Это было вроде разминки для тела и для души, и скоро Егоров уже не мог понять, зачем было сопротивляться этой музыке, бороться с ней, критиковать и запрещать, когда это, в сущности, такая невинная и веселая вещь.

Каждое поколение танцует по-своему, и нынешние спортивные танцы уже не казались Егорову более неприличными, чем интимные танго времен его молодости. Тем более что после такой музыкальной разминки ребята с удовольствием возвращались к музыке серьезной и слушали ее еще внимательнее.

Наблюдая за ребятами, Егоров с удивлением обнаружил, что они еще совсем дети, и не раз поражался их инфантильным выходкам и замечаниям.

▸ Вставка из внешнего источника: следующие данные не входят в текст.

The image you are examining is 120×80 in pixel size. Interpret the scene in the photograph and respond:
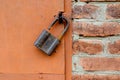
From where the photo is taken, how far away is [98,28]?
1413 mm

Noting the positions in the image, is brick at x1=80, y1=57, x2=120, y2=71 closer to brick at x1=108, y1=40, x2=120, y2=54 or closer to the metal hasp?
brick at x1=108, y1=40, x2=120, y2=54

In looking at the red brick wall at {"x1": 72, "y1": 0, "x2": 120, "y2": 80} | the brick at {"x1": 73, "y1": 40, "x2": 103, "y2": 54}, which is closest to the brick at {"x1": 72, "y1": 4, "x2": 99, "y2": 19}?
the red brick wall at {"x1": 72, "y1": 0, "x2": 120, "y2": 80}

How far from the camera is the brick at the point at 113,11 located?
1405 mm

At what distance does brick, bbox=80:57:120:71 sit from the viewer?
4.66 ft

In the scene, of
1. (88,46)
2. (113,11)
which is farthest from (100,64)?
(113,11)

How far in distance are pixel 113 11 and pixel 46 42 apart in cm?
32

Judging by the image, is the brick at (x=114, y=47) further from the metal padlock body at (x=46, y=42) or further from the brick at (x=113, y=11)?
the metal padlock body at (x=46, y=42)

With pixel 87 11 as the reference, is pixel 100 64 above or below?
below

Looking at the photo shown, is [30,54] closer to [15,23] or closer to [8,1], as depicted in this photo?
[15,23]

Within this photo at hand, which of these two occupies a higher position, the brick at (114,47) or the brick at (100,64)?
the brick at (114,47)

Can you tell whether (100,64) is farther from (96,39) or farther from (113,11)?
(113,11)

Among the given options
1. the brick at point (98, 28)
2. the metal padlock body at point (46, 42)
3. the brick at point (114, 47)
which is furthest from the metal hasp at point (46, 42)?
the brick at point (114, 47)

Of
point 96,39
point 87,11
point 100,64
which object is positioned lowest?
point 100,64

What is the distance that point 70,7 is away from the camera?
4.82 ft
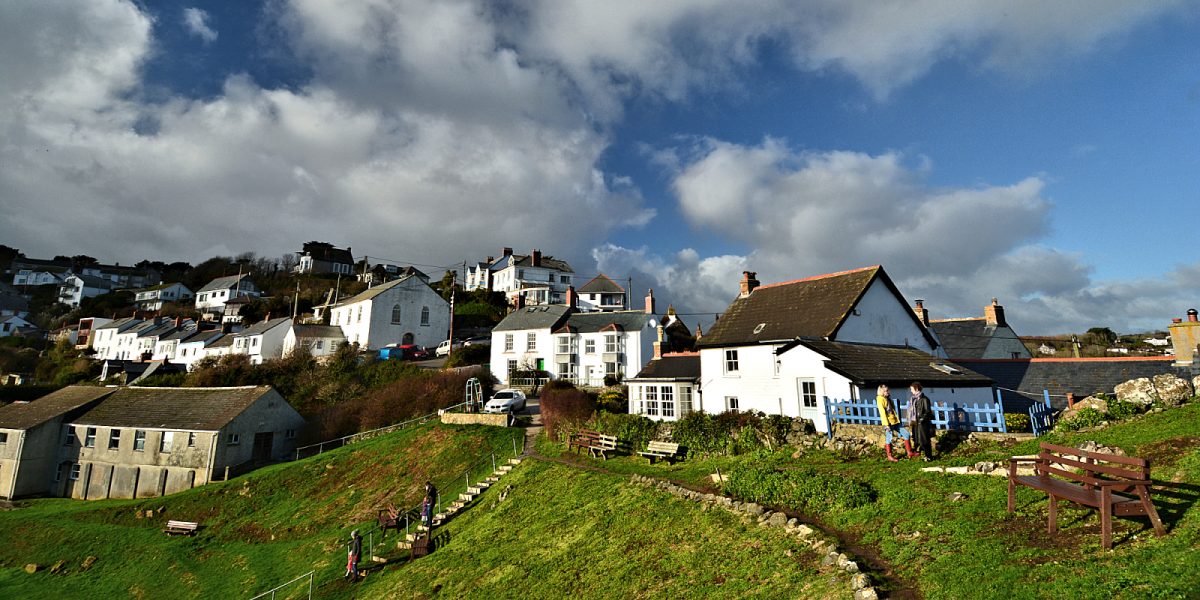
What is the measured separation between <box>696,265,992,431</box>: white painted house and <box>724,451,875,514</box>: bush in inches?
327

В своих семьях они с рождения привыкли слушать музыку и неплохо разбирались в ней, но в жизни они еще ориентировались очень слабо, были во многом беспомощны и даже глупы. Порой Егорову казалось, что эти дети так глубоко погружаются в музыку, чтобы спрятаться в ней от жизни, от прямых реакций на мир, жить в котором они еще не только не умеют, но даже не хотят учиться. Здесь было что-то вроде программной инертности, принципиального нежелания приспосабливаться к жизни, а мощное поле музыки служило им защитой. Это было странно, но Егоров подумал, что со временем жизнь все равно возьмет свое, что никуда ребятам от жизни не спрятаться, все равно придется научиться жить с людьми; и никакой трагедии в их запоздалом инфантилизме нет, нечего их дергать понапрасну раньше времени, пусть спокойно доживают свое детство.